A third tornado hit us in 2012 and again we sorta dodged a bullet.  I went out to get my bike off of my car and noticed how still and tropical the air was along with the green-tinted clouds, “Deja vu” again.  I heard the sound of a freight train coming over the mountain behind us and ran for cover.  The wind portion of the storm was over in about thirty seconds although it rained for several hours.  We had dozens of trees down in the ravine behind us but only two were in the yard and only one had hit anything important, an outer building opened up like a tin can.  Luckily most of the contents were unhurt but Linda Gail was again singing hymns.  We didn’t even know we had been hit until the next morning when our puppies began to bring trash in from a flattened trash can.  My neighbor and nearby Lookup Lodge were hit much harder.

As scary as those tornadoes were, they were not as scary as the Great Flood of 2001.  This summer day was like any other summer day; hot, humid with air so heavy it seemed to envelop you like a wet, wool blanket.  In the nineties, both the temperature and humidity, it was the day that we were having our roof replaced.  The old metal shingles were in bad shape and we were replacing them to match the green metal sheets on the newer addition.  Big mistake.

The “good old boy” crew hired to do the job did not get finished…probably too many water breaks but that is unfair.  Before leaving for the day, they covered the open part of the roof with tarps assuring us they would be back first thing in the morning not knowing that first thing in the morning would be about one A.M. and also not knowing we were about to get six inches of thunderstorm driven rain in FIFTEEN MINUTES!  I hope it was the storm of the century because if it was not….

We learned the difference between “water proof” and “water resistant” that night but in all fairness to “water resistant,” I don’t think “water proof” could have withstood enough water to fill a swimming pool dumped on top of your house all at once.  I was also reminded how cool “under fire” Linda Gail is…despite singing “Shall We Gather at the River” or “Showers of Blessing.”  I remember dropping the “ladder” that leads to the attic and getting a face full of wind-driven rainwater for my trouble.  Over the course of the next “lifetime”, we yelled at each other angrily, cried, and alternately cursed then prayed.  Somehow we got the attic contents moved to the dry side of the attic and tarps down over the floor.  All the while Linda Gail sang hymns while looking like a drowned rat.

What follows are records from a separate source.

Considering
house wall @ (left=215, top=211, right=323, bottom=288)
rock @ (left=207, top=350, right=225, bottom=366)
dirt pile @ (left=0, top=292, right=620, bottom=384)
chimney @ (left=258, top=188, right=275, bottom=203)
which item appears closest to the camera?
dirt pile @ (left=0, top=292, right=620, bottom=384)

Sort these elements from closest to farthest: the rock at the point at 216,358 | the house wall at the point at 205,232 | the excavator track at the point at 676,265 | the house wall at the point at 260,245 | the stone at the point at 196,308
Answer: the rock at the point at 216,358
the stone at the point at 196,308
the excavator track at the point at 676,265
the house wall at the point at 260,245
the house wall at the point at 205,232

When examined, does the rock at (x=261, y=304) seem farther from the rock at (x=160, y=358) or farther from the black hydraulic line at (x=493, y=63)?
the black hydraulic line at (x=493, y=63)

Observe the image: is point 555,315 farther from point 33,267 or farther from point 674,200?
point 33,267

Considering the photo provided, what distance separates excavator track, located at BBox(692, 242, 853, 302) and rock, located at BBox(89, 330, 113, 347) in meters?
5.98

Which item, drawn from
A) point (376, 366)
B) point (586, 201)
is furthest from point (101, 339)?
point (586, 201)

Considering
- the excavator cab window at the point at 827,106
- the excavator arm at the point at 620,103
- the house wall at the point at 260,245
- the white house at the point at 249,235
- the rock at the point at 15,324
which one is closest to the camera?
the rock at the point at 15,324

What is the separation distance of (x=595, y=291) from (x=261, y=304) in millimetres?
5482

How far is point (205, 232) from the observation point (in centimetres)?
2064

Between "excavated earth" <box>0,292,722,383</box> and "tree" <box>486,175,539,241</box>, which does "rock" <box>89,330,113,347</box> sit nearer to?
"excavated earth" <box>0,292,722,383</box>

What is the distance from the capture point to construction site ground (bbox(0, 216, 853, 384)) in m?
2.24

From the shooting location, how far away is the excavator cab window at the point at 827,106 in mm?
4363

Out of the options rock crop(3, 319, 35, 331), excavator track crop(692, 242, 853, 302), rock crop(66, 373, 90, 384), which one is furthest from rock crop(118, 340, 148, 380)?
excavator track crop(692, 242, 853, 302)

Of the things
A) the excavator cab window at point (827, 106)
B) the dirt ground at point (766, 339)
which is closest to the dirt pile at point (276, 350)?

Her hymn singing and praying must have worked because as I look back into the fog of time, the damage was minimal.  Insulation gets really yucky when it gets wet and has to be removed, the wall paper in Ashley’s upstairs bedroom had to be redone in places and there are still water stains on the old parlor walls underneath.  We call it character.

I’m sure the old blown insulation washed to the bottom of the exterior walls.  The “good old” boys from Pickens rushed back and by two AM had “waterproof” tarps in place that they had purchased from an all-night Walmart.  I smile at the memory of my wife, mad as a “wet hen” at the “boys” one moment, full of concern and fear the next, as they battled high winds, lightning, and thunder, in the dark and on a metal roof while getting the new tarps into place.  I also smile at the “hang dog” looks and repeated apologies from the “good old” boys from Pickens.

I am experiencing this “flood” of memories because we are having a heavy late afternoon thunderstorm.  The last time I went outside I knew we were primed to get one.  Hot and humid with the air full of mosquitos, the only question was when not if.

Our “weather dog,” Tilly, is letting us know a storm is eminent.  Lightning is crackling, thunder booming and a puppy dog shivering as Linda Gail sings to her.  No hymn this time, it’s more along the lines of “Hush Little Puppy Don’t You Cry.”  We have dodged a bullet again.  No high winds or hail, just copious amounts of rain.  I see I have to clean out a gutter tomorrow morning.  I am happy not to be embracing Linda Gail while saying “You know It could have been much worse.”